Dataset excerpts
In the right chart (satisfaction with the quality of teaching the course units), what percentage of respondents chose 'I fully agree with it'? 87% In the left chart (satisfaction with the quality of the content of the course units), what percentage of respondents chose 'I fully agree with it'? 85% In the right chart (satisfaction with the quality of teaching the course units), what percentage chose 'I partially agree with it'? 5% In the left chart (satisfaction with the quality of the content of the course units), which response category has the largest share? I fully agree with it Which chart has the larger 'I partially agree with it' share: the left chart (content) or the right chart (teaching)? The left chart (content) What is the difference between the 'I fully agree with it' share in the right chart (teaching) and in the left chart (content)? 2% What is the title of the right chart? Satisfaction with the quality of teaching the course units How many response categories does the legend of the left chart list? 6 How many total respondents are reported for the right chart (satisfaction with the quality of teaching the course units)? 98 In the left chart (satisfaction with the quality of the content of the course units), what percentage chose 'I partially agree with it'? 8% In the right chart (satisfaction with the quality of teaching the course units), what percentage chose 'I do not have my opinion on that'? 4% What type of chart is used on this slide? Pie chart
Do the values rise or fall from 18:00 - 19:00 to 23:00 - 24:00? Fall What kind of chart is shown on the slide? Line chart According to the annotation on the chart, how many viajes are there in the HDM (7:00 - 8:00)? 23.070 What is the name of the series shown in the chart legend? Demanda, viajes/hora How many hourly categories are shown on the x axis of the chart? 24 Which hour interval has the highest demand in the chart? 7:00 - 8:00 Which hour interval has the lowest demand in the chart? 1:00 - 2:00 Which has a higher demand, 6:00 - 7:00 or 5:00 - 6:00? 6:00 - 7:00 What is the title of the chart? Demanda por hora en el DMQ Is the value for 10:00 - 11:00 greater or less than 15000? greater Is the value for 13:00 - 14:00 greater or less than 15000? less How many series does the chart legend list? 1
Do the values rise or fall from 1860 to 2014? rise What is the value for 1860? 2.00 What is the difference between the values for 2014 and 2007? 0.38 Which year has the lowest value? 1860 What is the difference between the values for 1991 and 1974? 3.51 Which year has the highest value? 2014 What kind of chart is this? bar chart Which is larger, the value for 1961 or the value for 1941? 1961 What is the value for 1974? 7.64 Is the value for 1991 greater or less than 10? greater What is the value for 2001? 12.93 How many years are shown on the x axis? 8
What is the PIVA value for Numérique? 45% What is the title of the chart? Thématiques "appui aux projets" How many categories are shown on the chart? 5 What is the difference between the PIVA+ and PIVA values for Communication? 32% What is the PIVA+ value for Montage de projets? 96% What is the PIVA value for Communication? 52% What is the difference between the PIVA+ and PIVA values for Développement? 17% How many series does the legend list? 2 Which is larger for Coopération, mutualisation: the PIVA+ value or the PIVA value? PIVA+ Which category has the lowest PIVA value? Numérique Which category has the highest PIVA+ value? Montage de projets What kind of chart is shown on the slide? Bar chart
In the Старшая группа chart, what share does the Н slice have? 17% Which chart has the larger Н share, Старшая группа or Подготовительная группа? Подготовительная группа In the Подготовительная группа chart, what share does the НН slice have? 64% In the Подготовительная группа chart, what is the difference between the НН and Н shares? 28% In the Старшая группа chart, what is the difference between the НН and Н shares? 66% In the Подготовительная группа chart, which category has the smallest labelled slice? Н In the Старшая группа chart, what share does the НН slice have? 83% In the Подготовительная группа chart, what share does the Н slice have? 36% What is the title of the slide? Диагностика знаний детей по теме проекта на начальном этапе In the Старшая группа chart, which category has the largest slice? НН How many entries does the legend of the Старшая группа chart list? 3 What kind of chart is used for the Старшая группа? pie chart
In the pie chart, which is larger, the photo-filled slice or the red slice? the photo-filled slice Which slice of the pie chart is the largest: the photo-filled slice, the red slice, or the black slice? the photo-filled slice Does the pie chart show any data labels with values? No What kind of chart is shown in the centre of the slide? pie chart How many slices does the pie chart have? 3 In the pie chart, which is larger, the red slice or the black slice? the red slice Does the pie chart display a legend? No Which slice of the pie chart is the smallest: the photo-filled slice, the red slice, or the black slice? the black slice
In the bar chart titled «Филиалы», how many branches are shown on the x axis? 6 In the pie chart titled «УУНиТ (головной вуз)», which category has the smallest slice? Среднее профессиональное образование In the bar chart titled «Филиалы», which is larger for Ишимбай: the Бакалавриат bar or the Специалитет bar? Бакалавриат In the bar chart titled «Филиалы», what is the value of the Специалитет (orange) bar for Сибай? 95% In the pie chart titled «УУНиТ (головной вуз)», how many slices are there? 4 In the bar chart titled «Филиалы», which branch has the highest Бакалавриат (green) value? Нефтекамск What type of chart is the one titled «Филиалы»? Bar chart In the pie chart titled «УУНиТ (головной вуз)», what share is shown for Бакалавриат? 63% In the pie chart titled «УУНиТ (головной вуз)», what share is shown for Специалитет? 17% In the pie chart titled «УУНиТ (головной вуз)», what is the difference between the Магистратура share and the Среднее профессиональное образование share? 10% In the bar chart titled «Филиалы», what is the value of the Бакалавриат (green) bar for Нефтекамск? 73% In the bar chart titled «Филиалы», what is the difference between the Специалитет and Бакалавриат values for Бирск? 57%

EXERCISE: Return every line of the material above that contains the word "display".

RESPONSE TO THE EXERCISE:
In the pie chart, which is larger, the photo-filled slice or the red slice? the photo-filled slice Which slice of the pie chart is the largest: the photo-filled slice, the red slice, or the black slice? the photo-filled slice Does the pie chart show any data labels with values? No What kind of chart is shown in the centre of the slide? pie chart How many slices does the pie chart have? 3 In the pie chart, which is larger, the red slice or the black slice? the red slice Does the pie chart display a legend? No Which slice of the pie chart is the smallest: the photo-filled slice, the red slice, or the black slice? the black slice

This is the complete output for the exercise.